VVG § 2 Abs. 2

Leitsatz

Der Versicherungsnehmer, der seine Vertragserklärung nach Eintritt des ihm bekannten Eintritts des Versicherungsfalls abgibt, genießt keine Deckung, wenn der zuständige Sachbearbeiter des Versicherers bei deren Eingang keine Kenntnis vom Versicherungsfall hatte, auch wenn eine Schadenmeldung über eine Hotline erfolgt war.

(Leitsatz der Schriftleitung)

LG Potsdam, Urt. v. 21.12.2010 – 12 O 172/10

Sachverhalt

Der Kl. macht gegen die Bekl. Ansprüche aus einem Versicherungsvertrag geltend. Der Kl. erwarb ein Neufahrzeug der Marke VW und forderte über seinen Vater am 3.12.2009 Versicherungsunterlagen bezüglich einer Fahrzeugversicherung bei der Bekl. an. Am 3.12.2009 schickte die Bekl. an den Vater des Kl. eine Bestätigung über eine Kraftfahrzeughaftpflichtversicherung mit vorläufigem Versicherungsschutz und übermittelte die dazugehörigen Versicherungsunterlagen.

══════════════════════════════

Beantworten Sie anhand des Urteilsauszugs oben:
1. Welches Gericht hat das Urteil gefällt, und welches Aktenzeichen trägt es?
2. Von wem stammt der Leitsatz?
3. Welche Versicherung bestätigte die Bekl. dem Vater des Kl. am 3.12.2009?

GEZEIGTE DATEN
══════════════════════════════

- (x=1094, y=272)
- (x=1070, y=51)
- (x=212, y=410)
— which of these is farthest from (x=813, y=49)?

══════════════════════════════

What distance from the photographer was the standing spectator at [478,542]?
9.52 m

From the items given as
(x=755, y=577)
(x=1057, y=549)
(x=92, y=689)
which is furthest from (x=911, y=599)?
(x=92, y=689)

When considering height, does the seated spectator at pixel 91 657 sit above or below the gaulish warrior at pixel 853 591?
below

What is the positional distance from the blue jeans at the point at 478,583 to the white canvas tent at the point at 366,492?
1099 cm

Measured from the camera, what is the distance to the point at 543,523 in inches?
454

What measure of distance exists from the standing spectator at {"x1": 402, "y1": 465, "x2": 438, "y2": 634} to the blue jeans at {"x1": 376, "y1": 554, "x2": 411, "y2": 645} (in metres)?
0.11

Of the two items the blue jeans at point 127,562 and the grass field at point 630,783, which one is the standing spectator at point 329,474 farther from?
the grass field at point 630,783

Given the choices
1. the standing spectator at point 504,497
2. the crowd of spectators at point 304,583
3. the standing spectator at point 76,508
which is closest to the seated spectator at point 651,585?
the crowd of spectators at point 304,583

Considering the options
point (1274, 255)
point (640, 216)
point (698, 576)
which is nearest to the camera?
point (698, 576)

══════════════════════════════

LÖSUNG
1. Das LG Potsdam; Aktenzeichen 12 O 172/10.
2. Von der Schriftleitung.
3. Eine Kraftfahrzeughaftpflichtversicherung mit vorläufigem Versicherungsschutz.